* **TASK INSTRUCTIONS**:
Pull out each of the lines below that contains the word "exists", and copy every such line in full.

--- BEGIN INFORMATION SHOWN ---

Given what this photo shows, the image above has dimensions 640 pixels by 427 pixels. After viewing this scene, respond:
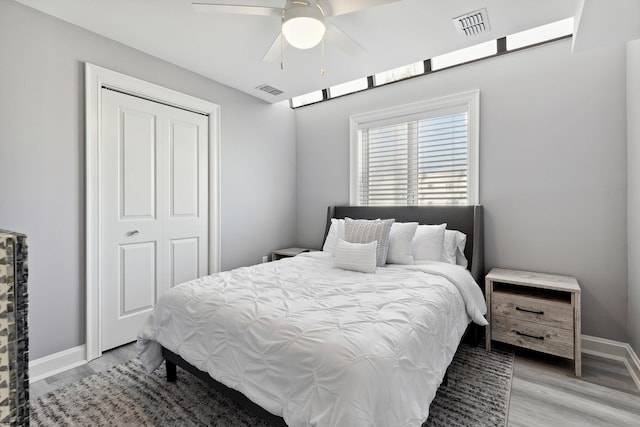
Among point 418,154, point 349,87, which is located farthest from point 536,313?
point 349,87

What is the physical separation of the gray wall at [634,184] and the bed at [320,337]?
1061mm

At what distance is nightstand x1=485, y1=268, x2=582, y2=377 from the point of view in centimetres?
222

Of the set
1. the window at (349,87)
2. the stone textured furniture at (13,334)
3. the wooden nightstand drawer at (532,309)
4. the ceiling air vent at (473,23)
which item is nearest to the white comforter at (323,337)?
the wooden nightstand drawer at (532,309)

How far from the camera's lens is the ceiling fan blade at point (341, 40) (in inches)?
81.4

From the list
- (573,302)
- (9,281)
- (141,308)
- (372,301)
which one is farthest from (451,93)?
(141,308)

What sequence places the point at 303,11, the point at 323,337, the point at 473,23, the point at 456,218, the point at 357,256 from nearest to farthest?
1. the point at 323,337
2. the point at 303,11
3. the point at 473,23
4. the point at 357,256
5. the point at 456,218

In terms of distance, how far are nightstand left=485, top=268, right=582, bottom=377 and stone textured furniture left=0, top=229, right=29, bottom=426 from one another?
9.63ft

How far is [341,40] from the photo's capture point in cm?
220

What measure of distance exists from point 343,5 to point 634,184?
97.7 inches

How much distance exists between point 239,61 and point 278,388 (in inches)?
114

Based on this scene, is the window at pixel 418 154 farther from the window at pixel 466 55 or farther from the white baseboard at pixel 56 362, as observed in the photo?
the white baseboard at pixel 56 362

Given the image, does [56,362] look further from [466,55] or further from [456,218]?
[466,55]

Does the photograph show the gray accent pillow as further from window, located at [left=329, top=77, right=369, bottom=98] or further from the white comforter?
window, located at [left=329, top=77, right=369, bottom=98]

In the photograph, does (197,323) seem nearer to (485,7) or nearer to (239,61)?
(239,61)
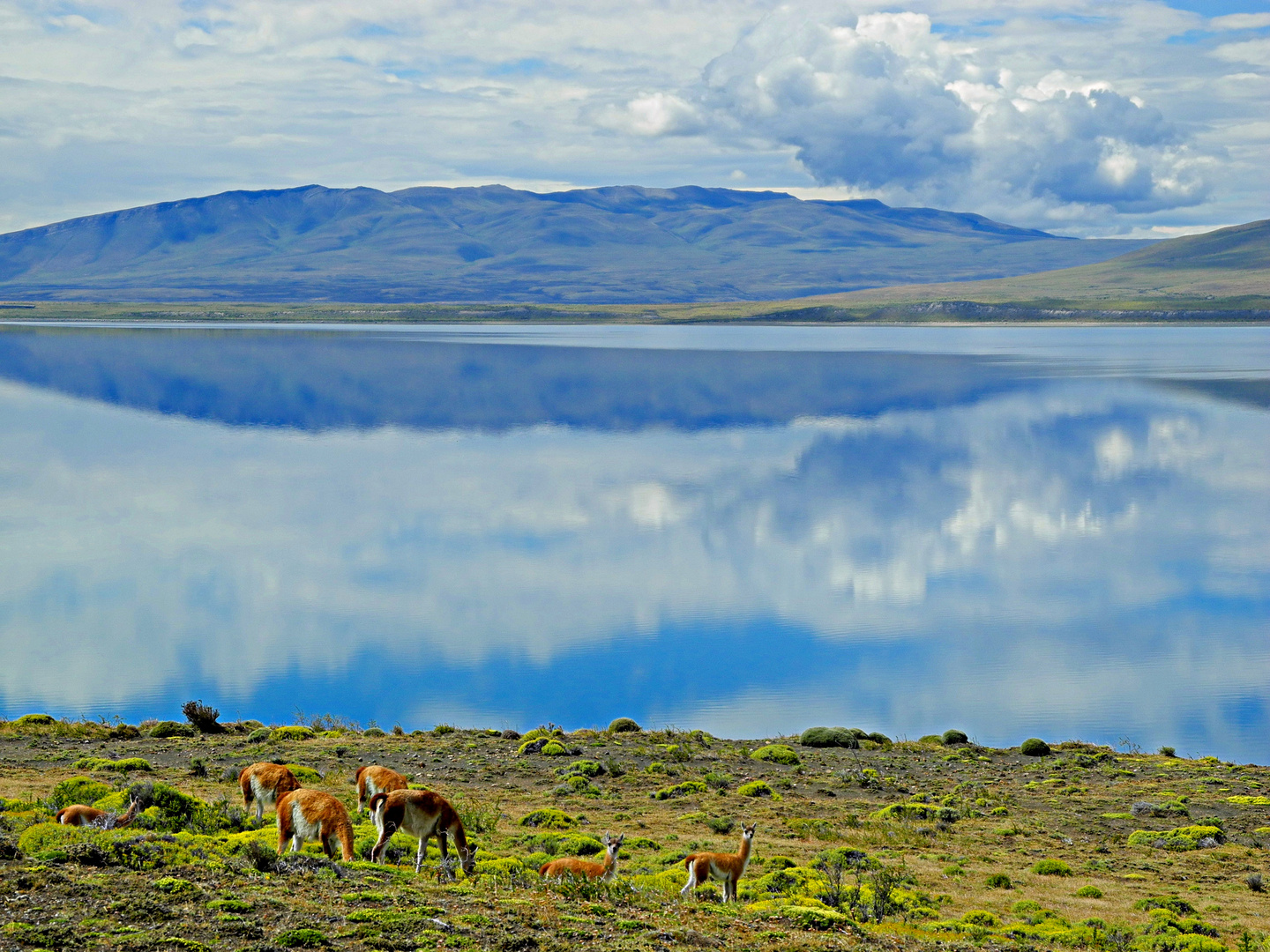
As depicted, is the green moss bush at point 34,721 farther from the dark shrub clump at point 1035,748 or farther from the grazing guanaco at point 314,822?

--- END INFORMATION SHOWN ---
--- BEGIN INFORMATION SHOWN ---

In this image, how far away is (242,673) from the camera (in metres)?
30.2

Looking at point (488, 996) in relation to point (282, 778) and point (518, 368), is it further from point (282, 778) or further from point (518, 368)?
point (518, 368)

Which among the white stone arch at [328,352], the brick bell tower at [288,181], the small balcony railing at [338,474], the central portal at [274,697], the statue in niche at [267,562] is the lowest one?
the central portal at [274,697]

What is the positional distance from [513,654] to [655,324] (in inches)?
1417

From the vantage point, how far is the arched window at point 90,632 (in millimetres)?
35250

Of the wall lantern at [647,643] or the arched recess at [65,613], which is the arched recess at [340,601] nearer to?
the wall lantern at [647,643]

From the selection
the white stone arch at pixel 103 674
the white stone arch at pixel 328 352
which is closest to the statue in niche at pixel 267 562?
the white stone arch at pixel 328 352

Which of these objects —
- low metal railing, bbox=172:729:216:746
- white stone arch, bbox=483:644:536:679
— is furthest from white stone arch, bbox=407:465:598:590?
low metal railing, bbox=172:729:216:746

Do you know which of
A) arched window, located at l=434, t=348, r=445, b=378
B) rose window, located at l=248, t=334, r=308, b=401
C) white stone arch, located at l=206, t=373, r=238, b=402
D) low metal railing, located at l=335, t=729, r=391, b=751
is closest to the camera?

--- END INFORMATION SHOWN ---

* **FULL SOLUTION**:
What measure of distance exists from point 343,5 to point 634,184?
How much distance exists between point 239,61 and point 278,388 (in inches)?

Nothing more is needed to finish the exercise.